• TEXTE FOURNI:
* * * * *

Un condensé d’histoire de l’art
Les 25 ans de la collection du Mudam
Le Musée d’Art moderne de Luxembourg fête actuellement un double anniversaire. Comme le suggère le titre de la nouvelle exposition «Les 25 ans de la Collection Mudam», le musée célèbre un quart de siècle d’acquisition d’oeuvres mais aussi les quinze ans de sa présence sur la scène culturelle du pays.
Les débuts de la collection du Mudam remontent à une époque où le musée d’art moderne n’existait pas encore. C’est durant la phase de préfiguration, que la directrice de l’époque Marie-Claude Beaud commença à constituer un fond maison d’oeuvres d’art. Un long travail de prospection et d’acquisition poursuivi ensuite par Enrico Lunghi et aujourdhui par Suzanne Cotter (lire l’interview cicontre). Désormais l’inventaire de la collection compte pas moins de 700 inscriptions. 455 artistes, toutes nationalités et générations confondues, ont l’une ou l’autre oeuvre inscrite à ce patrimoine, qui du haut de ses 25 ans, illustre à lui seul de nombreux courants de l’art contemporain et est de ce fait un condensé d’histoire de l’art des années 1960 à nos jours.
Aujourd’hui plus que jamais, le musée du Kirchberg – après l’exposition inaugurale «Eldorado» en 2006, largement constituée d’oeuvres de la collection qui suscita l’incompréhension du public et le désarroi après le démontage de «La Chapelle» de Wim Delvoye en 2018 – veut poursuivre l’ouverture de sa collection au grand public. Ces efforts sont récurrents depuis de nombreuses saisons, et en cette fin d’année, un peu particulière, une nouvelles exposition – sobrement intitulée «Les 25 ans de la Collection Mudam» – renforce cette volonté de dialogue et de rencontre avec le visiteur.
«En fait, ce que nous présentons aujourd’hui n’est qu’un début. Cette nouvelle exposition va se poursuivre jusqu’en avril 2021, l’accrochage va évoluer au fil des semaines. En mai 2021, par exemple de nouvelles oeuvres vont être exposées. Alors que pour l’instant, seules les deux galeries du sous-sol sont utilisées, le foyer sera lui-aussi peu à peu mis à contribution», explique Marie-Noëlle Farcy, responsable des dépôts au Mudam, qui est avec Lisa Baldelli aussi commissaire de l’exposition «Les 25 ans de la Collection Mudam». A titre d’exemple de l’évolution future de l’exposition, signalons la rencontre, dès ce samedi au foyer du sous-sol, de la Collection Mudam avec la Collection Pinault autour du dialogue entre une installation au sol de Cabrita (Mudam) et une sculpture suspendue de Cerith Wyn Evans (Pinault).

* * * * *

Jeu de données:

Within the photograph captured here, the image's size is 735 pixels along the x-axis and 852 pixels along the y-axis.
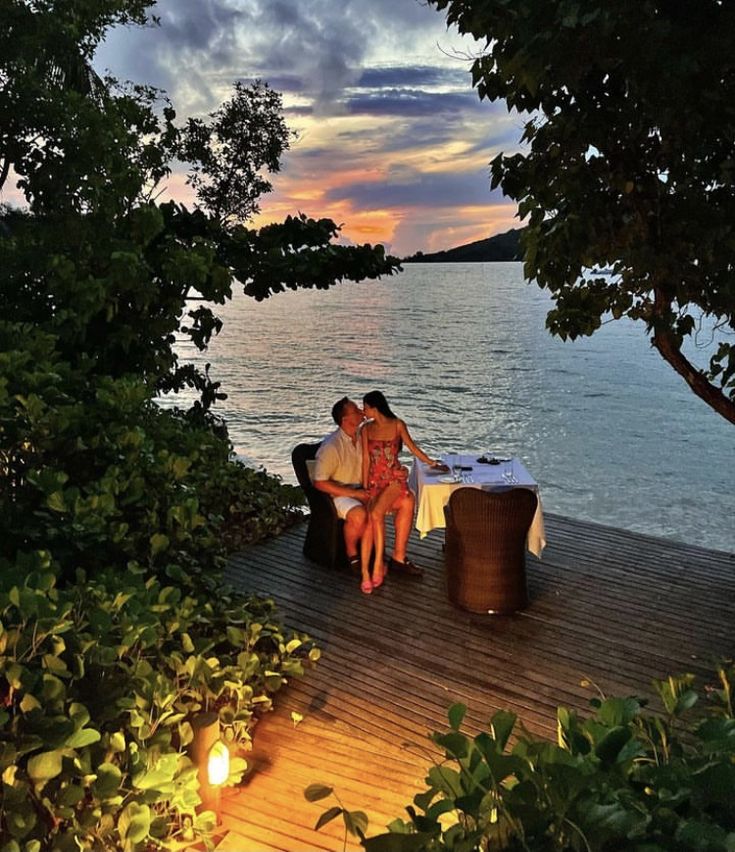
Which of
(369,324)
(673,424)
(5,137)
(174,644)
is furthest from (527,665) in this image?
(369,324)

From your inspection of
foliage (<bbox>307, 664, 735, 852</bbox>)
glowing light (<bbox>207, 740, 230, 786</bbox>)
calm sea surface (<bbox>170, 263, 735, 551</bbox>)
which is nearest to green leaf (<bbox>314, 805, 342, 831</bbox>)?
foliage (<bbox>307, 664, 735, 852</bbox>)

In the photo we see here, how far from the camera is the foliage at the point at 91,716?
189 centimetres

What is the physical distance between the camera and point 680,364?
3986 millimetres

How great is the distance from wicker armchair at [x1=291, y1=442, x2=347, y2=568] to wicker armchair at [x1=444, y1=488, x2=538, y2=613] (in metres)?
1.06

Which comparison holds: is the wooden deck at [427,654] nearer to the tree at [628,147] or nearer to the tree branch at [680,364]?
the tree branch at [680,364]

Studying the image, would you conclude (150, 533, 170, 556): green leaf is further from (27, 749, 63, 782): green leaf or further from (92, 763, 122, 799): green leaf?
(27, 749, 63, 782): green leaf

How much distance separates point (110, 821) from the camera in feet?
7.09

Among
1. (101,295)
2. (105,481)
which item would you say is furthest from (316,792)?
(101,295)

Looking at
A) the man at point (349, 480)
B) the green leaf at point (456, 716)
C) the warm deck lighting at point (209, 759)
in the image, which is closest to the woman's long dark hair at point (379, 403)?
the man at point (349, 480)

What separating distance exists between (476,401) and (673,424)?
750 cm

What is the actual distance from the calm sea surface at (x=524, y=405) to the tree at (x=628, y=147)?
894 centimetres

* * * * *

• TRAVAIL DEMANDÉ:
1 - Résumez en deux phrases le texte sur les 25 ans de la collection du Mudam.
2 - Poursuivez l'article sur les 25 ans de la collection du Mudam après sa dernière phrase.

• RÉPONSES PAR NUMÉRO:
1 - Le Musée d'Art moderne de Luxembourg célèbre un quart de siècle d'acquisitions et ses quinze ans de présence sur la scène culturelle du pays avec l'exposition « Les 25 ans de la Collection Mudam ». Constituée dès la phase de préfiguration par Marie-Claude Beaud, la collection compte aujourd'hui 700 inscriptions de 455 artistes, et cette exposition, dont l'accrochage évoluera au fil des semaines, renforce la volonté du musée de l'ouvrir au grand public.

2 -
Les deux grandes galeries Est et Oust accueillent donc actuellement une quarantaine de créations de la collection du Mudam. «Il ne s’agit pas d’une présentation chronologique», prévient Marie-Noëlle Farcy, «mais bien d’un arrangement guidées autour de sept notions clef».
Une complémentarité nouvelle, plusieurs niveaux de lecture
Les leitmotivs retenus sont: «Constructions abstraites», «Détourner l’ordinaire», «Gestes et écritures», «Histoires», «L’Epure des formes», «L’Espace au corps» et les «Règles du jeu». A chaque chapitre son lot d’oeuvres distinctes qui, malgré leurs différences d’approches affichent une complémentarité nouvelle et souvent inattendue, affirment les deux commissaires de l’exposition.
«Ces idées ou notions clef que nous avons retenues ont toutes traversé tant l’art moderne que l’art contemporain. Elles proposent chacunes plusieurs niveaux de lecture. C’est pour cette raison que nous avons choisi la solution du regroupement thématique dans l’agencement des oeuvres», précise Marie-Noëlle Farcy, qui gère la collection depuis des années.
Le parcours et la muséographie des deux salles d’exposition, conçus en collaboration avec le Polaris Architects, s’articulent autour de modules aux formes et dimensions variables et adaptées aux oeuvres qu’ils abritent. «Cela crée des formes sculpturales et une dynamique nouvelle, toujours dans le but de souligner les résonances entre les pièces de la collection», souligne Marie-Noëlle Farcy. «Les artistes utilisent des matériaux, des médiums et des vocabulaires différents. Malgré les différences, l’ensemble est tout à fait cohérent.»
La galerie Est accueille, souvent avec un minimalisme assumé, différentes oeuvres autour de constructions abstraites et de questions d’architecture, d’environnement, d’urbanité... L’installation «Der Untermieter» de Simone Decker date de 1996, elle fut présentée à l’époque à la Galerie Beaumont de Luxembourg. Les questionnements soulevés par l’artiste n’ont pas pris un seule ride, souligne la commissaire, pour qui cette pièces permet de replacer une collection encore jeune dans un nouveau contexte historique.
La section consacrée à la représentation du corps dans l’espace est marquée entres autres par une série d’autoportaits vidéo de Mina Abramovic, qui malgré l’absence de casque d’écoute pour cause de pandémie, devient une expérience
tant physique que psychique d’une artiste engagée.
A la retenue, à l'économie des moyens de cette première salle vient s’opposer le foisonnement d’idées de la galerie Ouest. Ici, l’espace est plus chargé, moins aéré du fait de l’importance en volume et en taille de certaines créations. A l’image du panneau surdimensionné Dining Motions» de Tony Cragg.
En montant l’exposition, les deux commissaires ont pioché dans le vaste catalogue de la collection pour sélectionner des oeuvres et en rejeter d’autres. «Rapprocher certaines pièces a créé de nouvelles associations, mais aussi quelques bonnes surprises», glisse Lisa Baldelli.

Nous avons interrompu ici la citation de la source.